**Text:**
In baseball terms, Edwards is the steady .280 hitter, whereas White swings for the fences. As a freshman, Edwards was a sturdy hand playing in a backcourt that included both Dunn and Cartwright.

He’s a capable 3 point shooter who attacks the paint when the opportunity arises. Not insignificantly, he simply doesn’t turn the ball over. In 342 minutes as a freshman he turned it over just seven times.

White may have more upside as a scorer, but that came at the expense of ball security last year.

He finished some very difficult shots at, or around, the rim last year, and is a better outside shooter than his numbers indicate. Like many freshmen, it looked as though he struggled to find his niche at times last season, turning the ball over at inopportune times and overthinking a bit in regards to when he should look for his offense.

Playing as more of a combo guard this year may turn the mental green light on for White, allowing him to become more of a scorer rather than a scorer/facilitator. There very well could be a game or two this year in which he knocks down three or four tide-turning 3-pointers.

Cooley will also have the option of going big with Alpha Diallo in more of a backcourt role. The 6’7 sophomore out of New York is primed for a breakout season. He began to emerge in late-January, most notably with 18 points, eight rebounds and four assists versus St. John’s, and 18 more against #4 Villanova two games later. He closed the season with 17 points at St. John’s, 10 in the Big East Tournament Quarterfinals, and eight points against USC.

**Raw records:**
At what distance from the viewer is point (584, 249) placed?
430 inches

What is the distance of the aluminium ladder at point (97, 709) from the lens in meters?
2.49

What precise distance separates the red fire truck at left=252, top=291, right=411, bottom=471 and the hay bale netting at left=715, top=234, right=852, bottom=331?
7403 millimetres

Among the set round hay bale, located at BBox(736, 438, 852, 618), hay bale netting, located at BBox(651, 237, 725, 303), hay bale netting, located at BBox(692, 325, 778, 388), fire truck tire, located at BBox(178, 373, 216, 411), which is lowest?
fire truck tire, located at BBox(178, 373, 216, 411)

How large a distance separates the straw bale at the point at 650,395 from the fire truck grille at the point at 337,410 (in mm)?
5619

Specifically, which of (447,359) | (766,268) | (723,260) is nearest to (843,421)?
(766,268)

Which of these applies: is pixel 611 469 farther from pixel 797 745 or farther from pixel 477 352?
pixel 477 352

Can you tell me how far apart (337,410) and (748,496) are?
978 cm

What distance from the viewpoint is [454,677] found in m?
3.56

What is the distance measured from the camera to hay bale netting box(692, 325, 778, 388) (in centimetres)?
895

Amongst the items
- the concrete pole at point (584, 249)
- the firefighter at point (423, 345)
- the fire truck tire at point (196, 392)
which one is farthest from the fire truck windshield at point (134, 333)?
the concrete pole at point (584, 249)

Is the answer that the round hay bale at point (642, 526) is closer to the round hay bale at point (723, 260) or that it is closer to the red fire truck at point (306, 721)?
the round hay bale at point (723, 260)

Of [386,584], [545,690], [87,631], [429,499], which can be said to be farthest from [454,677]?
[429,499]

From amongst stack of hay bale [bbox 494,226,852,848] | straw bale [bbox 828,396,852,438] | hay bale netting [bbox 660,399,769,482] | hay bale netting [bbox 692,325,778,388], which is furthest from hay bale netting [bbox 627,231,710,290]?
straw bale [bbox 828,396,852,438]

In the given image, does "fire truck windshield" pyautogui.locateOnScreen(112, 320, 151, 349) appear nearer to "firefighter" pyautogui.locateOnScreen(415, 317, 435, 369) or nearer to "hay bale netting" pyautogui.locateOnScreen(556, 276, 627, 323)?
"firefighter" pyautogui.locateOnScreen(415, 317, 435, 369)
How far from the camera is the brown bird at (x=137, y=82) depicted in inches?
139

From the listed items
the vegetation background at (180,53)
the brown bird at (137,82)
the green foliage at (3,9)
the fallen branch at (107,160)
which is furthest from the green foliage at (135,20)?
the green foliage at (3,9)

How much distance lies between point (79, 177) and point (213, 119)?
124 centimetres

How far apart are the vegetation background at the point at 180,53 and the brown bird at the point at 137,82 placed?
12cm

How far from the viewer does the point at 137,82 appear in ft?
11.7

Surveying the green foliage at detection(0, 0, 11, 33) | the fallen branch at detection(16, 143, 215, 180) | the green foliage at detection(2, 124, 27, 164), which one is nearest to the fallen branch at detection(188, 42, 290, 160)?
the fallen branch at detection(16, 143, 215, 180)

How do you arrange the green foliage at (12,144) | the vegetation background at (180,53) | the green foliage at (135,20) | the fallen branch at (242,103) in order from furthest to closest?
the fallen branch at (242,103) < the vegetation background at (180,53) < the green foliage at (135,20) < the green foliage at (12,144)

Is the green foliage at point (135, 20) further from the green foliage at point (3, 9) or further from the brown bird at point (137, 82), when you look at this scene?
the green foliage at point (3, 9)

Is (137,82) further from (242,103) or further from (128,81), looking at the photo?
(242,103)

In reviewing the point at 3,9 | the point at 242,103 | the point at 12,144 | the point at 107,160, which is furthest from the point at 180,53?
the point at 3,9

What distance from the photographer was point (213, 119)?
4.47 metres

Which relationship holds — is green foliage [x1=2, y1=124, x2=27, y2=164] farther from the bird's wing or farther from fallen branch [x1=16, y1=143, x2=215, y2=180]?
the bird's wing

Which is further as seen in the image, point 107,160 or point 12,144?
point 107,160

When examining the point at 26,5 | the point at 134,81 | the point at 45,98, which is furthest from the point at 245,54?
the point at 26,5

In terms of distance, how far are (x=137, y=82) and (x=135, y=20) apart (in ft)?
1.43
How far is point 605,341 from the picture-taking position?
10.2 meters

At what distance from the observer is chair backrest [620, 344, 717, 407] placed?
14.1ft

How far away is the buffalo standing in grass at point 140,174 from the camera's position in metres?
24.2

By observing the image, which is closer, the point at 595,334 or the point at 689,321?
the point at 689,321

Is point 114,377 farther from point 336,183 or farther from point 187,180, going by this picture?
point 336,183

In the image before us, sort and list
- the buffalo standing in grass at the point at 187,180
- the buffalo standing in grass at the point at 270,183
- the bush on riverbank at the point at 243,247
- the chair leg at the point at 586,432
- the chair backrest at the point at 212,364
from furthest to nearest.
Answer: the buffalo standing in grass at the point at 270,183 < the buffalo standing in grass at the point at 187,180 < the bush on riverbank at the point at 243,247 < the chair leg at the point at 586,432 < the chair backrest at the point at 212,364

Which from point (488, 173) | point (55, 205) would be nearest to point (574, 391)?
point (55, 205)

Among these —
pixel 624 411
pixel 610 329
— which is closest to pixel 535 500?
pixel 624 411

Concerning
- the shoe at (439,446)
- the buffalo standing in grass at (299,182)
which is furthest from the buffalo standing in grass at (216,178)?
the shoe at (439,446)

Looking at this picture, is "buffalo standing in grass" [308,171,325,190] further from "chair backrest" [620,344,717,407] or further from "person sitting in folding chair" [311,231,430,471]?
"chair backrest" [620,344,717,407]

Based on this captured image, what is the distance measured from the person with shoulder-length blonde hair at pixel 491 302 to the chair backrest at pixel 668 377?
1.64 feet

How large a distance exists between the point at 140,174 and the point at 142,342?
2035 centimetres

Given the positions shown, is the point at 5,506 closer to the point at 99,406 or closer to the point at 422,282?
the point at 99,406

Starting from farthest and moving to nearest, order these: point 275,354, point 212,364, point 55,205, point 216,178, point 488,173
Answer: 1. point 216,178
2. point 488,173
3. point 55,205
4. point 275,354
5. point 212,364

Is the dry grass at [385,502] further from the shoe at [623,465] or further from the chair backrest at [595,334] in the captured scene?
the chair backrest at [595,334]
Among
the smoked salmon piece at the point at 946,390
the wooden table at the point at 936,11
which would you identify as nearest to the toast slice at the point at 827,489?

**Given task:**
Pick up the basketball write-up on Edwards, White, and Diallo after its last sentence and write the next few sentences.

**Final result:**
Diallo consistently played 25-35 minutes over the final month of the season, and will allow Cooley some flexibility depending on if he’s feeling better about his backcourt depth, or a wing group that includes Jalen Lindsey, Isaiah Jackson, and possibly Rodney Bullock as well.

Versatility will be the name of the game in Providence in 2017-18, and Cooley has far more backcourt flexibility available to him now than he did eight months ago. The secret is out on Cartwright. He should push for 1st Team All Big East honors as a senior, but the arrival of Ashton-Langford, return of Edwards, and freeing up White to be more of a scorer makes this a group with far more upside than what we saw a season ago.